Don't expect Casey to win the U.S. Open on one wheel.
And don't expect professional golf to be strewing his cart path with roses. The petty dictators of the tour--the same people who stood idly by in their blazers, sipping bourbon on the rocks while the bigots down at Augusta National and three dozen other outposts of white supremacy kept black players out of their clubhouses for sixty years--grinned and bore it when a federal judge ruled in Martin's favor last month. He said that under the Americans With Disabilities Act (ADA), the golfer had a right to powered transport around the links in pursuit of his career goals.

Golf's potentates grinned, but they are not happy. For their part, they tell us that walking has been essential to golf for centuries--presumably the same centuries when the game was indestructibly Caucasian. If you can't walk, they say, get the hell off the PGA Tour--or the lesser Nike Tour, where Casey currently plies his trade. Of course, if you're a Senior Tour member, hop aboard the cart if you like.

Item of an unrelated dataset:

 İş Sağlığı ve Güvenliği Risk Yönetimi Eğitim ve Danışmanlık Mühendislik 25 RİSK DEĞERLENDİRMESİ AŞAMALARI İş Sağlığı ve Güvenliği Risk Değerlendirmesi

Otherwise, the country-clubbers say, carts give the riders an unfair advantage over walkers--although there is absolutely no evidence to support the notion that riders score better than walkers. Of course, you might want to consider the plight of delicate specimens like John Daly and Greg Norman, who always look (have you noticed?) like they've just gone twelve rounds with Muhammad Ali every time they manage to drag their weary carcasses onto the eighteenth green. Weightlifting? Forget about it. Ice hockey? No comparison. There's nothing that tuckers a guy out quite like a four-hour stroll in the sunshine.

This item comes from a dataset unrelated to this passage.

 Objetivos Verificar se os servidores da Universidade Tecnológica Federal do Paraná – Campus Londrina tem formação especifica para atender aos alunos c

The PGA types also insist that the authors of the ADA did not have people like Casey Martin in mind when they framed its provisions. The anti-Martinites say the act allows the disabled to get to work and to enter public buildings. It implies nothing, they are saying, about helping a man do a job he loves that would be impossible without a little help. What they're not saying is this, but you can bet they're thinking it: The ADA is not designed to let an unsightly cripple stain professional golf's image as the most mannerly, most rule-conscious, the best-looking gentleman's game in all of WASPdom.

Before you know it, there won't be any rules left in this world.
Before you know it, a fellow who really should be caddying for the white players will win the Masters by twelve strokes. The nightmarish Sprewell will run onto the court with a switchblade tucked into his shorts. Dennis Rodman will be playing in the nude. And interior linemen who ordinarily just pee their pants when all that morning coffee gets to roiling the bladder will be demanding bathroom breaks after every first down.

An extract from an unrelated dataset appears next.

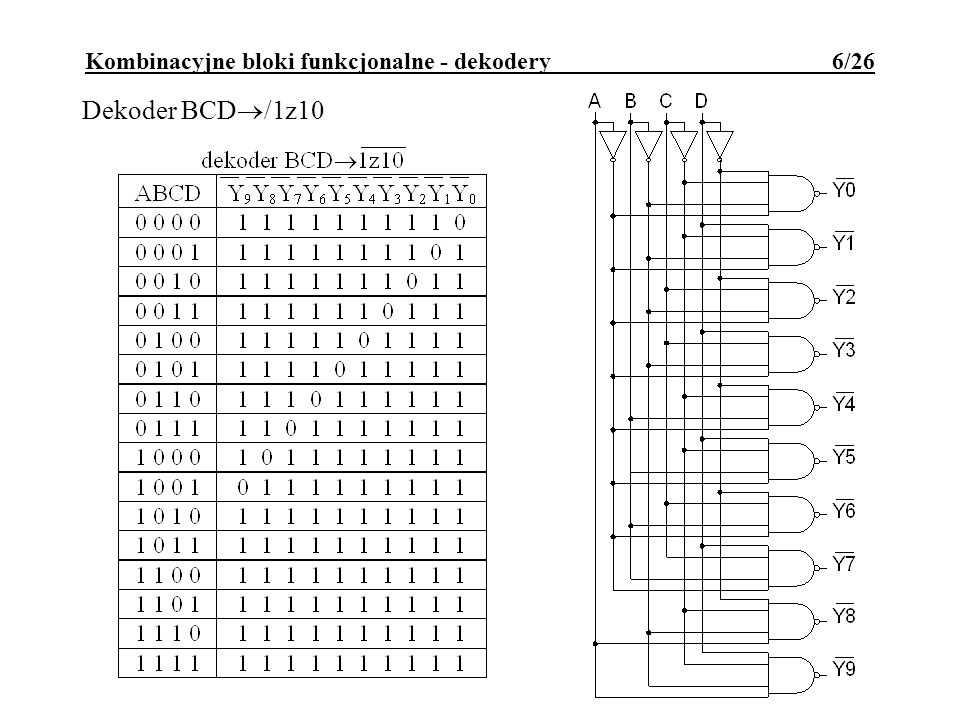 Kombinacyjne bloki funkcjonalne - dekodery 6/26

Anarchy, that's what the Casey Martin case means. Anarchy. Let this dangerous radical cruise around Baltusrol and Pebble Beach in his cart, and before you know it, women will be demanding to play golf at the country clubs to which they belong at times other than Tuesday morning between eight and eleven. Now that Martin has his way, Hispanic immigrants who should be busy picking peaches on their day off will be slipping down to the thrift shop to buy sets of used golf clubs. And that's just the beginning. Now that Casey is motorized, how long can it be before visually disturbing geeks and gimps of every description are cluttering up the driving ranges and the men's grills?

How long until all the old, honored standards have been thrown to the winds?
The truth of the matter is that golf doesn't like change. Any kind of change. The unspoken subtext of the Casey Martin affair is that one Tiger Woods is fine (just look at the box office!) but that three of them would make everybody, you know, uncomfortable. The subtext is that if Michael Jordan wants to play professional golf when his hoop days are done, that will be just fine, but God forbid that Mr. Sprewell is also working on his short game. The subtext is that one Casey Martin (now that he's won his case) can be turned into a public-relations bonus demonstrating the new democracy of a stodgy old game. But a dozen Casey Martins will be bad for golf's image.

Make no mistake. These men know a hazard when they see one.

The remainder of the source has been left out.